ShARe - Shared Annotated Resources

Much of the clinical information required for accurate clinical research, active decision support, and broadcoverage surveillance is locked in text files in an electronic medical record (EMR). The only feasible way to leverage this information for translational science is to extract and encode the information using natural language processing. Over the last two decades, several research groups have developed NLP tools for clinical notes, but a major bottleneck preventing progress in clinical NLP is the lack of standard, annotated dat sets for training and evaluating NLP applications. Without these standards, individual NLP applications abound without the ability to train different algorithms on standard annotations, share and integrate NLP modules, or compare performance. Under the ShARe project, we are developing standards and infrastructure that can enable technology to extract scientific information from textual medical records. We are annotating a 500K word clinical narrative corpus for syntactic information following the Penn Treebank guidelines and for semantic information following the UMLS definitions. The corpus will be made available to the research community in 2014.

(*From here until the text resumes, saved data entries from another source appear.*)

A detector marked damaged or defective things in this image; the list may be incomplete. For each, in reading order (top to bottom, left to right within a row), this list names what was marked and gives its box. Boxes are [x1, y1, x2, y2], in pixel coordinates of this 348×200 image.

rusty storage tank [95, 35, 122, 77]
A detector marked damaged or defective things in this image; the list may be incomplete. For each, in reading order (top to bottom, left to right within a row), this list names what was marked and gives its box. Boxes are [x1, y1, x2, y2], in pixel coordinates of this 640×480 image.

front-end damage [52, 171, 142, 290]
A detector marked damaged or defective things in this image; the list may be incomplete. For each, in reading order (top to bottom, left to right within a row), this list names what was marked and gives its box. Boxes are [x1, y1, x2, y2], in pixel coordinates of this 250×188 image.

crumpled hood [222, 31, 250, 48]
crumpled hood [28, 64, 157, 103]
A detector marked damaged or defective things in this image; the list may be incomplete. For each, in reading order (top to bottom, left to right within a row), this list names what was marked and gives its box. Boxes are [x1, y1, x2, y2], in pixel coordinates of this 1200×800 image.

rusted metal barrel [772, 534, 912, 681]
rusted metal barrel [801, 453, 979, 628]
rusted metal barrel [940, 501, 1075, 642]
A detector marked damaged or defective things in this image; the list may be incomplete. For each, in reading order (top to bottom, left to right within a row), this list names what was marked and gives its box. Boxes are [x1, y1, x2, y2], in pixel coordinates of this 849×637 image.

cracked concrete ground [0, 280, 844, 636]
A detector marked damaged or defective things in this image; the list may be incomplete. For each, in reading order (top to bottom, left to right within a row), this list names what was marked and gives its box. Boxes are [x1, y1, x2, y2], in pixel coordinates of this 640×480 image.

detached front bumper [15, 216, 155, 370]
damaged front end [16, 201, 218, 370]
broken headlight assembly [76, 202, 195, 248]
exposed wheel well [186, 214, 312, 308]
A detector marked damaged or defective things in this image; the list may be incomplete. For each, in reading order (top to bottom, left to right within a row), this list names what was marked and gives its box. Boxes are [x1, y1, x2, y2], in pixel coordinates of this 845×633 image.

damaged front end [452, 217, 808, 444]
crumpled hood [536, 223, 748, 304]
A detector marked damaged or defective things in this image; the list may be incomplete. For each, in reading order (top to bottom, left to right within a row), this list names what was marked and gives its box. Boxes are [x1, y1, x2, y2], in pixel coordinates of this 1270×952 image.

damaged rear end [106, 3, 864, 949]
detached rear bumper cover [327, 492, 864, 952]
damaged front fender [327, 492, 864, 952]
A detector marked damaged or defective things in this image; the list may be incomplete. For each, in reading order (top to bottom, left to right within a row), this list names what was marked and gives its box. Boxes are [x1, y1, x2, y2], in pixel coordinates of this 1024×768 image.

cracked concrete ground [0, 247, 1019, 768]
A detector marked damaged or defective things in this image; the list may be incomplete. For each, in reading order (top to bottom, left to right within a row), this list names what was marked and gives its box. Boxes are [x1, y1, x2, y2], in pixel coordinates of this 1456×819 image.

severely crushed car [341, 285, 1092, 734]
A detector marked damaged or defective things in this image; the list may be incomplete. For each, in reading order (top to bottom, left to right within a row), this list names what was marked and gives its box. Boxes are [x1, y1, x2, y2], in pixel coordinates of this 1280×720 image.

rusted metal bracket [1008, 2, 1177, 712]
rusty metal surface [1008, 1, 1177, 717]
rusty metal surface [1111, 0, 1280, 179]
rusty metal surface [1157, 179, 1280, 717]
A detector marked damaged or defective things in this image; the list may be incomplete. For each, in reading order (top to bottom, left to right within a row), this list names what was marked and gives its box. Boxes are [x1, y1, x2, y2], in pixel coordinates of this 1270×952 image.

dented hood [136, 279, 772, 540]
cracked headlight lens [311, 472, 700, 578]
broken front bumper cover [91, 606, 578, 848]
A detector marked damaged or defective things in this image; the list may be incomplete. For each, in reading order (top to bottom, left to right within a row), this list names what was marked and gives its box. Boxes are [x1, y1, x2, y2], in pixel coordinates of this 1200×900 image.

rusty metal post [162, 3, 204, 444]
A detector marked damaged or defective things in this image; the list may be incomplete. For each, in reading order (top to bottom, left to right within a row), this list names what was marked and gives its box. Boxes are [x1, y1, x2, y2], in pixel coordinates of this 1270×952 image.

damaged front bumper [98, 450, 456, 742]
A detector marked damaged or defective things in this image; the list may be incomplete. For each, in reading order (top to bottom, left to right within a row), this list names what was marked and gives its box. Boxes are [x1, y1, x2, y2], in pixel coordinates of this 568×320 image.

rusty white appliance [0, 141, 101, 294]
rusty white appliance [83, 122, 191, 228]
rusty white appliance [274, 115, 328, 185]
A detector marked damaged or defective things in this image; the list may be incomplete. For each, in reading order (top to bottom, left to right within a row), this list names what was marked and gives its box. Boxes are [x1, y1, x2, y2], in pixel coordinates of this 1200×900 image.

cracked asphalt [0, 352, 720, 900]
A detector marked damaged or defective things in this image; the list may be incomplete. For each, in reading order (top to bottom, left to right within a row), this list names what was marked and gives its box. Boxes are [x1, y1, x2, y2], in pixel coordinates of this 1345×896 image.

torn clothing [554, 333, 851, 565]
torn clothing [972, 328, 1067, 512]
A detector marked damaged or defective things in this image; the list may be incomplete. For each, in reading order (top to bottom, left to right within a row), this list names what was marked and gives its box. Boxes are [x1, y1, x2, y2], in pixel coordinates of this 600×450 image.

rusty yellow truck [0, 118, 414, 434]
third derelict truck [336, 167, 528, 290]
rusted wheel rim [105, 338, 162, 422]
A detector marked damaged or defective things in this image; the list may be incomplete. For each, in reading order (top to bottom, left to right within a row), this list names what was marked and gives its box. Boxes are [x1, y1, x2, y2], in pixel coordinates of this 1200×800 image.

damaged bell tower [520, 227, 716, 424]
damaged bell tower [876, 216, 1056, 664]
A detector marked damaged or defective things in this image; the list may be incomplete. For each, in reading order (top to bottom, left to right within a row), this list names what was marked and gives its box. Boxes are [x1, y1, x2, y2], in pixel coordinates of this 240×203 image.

The project is a collaboration between Boston Children's Hospital/Harvard Medical School, Columbia University (Prof. Noemie Elhadad, University of California at San Diego (Prof. Wendy Chapman) and University of Colorado (Prof. Martha Palmer).

SHARPn - Strategic Health IT Advanced Research Projects

For the SHARP project, we are in the process of creating several open source NLP modules for semantic analysis of clinical narratives, which include a module for coreference, relation extraction, and predicate-argument structure of the sentence.

Our approach to NLP heavily relies to a on machine learning algorithms, which require annotated data for component training and evaluation. We are currently involved in several annotation tasks that aim to create a richly annotated corpus of clinical texts. This corpus will include multiple layers of syntactic and semantic annotation such as treebank, propbank, and UMLS annotations.

We are also involved in projects which focuses on utilizing active learning to reduce the cost of annotation.

THYME - Temporal History of Your Medical Events

Temporal relations are of prime importance in biomedicine as they are intrinsically linked to diseases, signs and symptoms, and treatments. Understanding the timeline of clinically relevant events is key to the next generation of translational research where the importance of generalizing over large amounts of data holds the promise of deciphering biomedical puzzles. The goal of our current proposal is to automatically discover temporal relations from clinical free text and create a timeline.

The project is a collaboration between Boston Children's Hospital/Harvard Medical School, University of Colorado (Profs. Martha Palmer, Jim Martin and Wayne Ward), Brandeis University (Prof. James Pustejovsky) and Mayo Clinic (Drs. Piet de Groen and Bradley Ericson).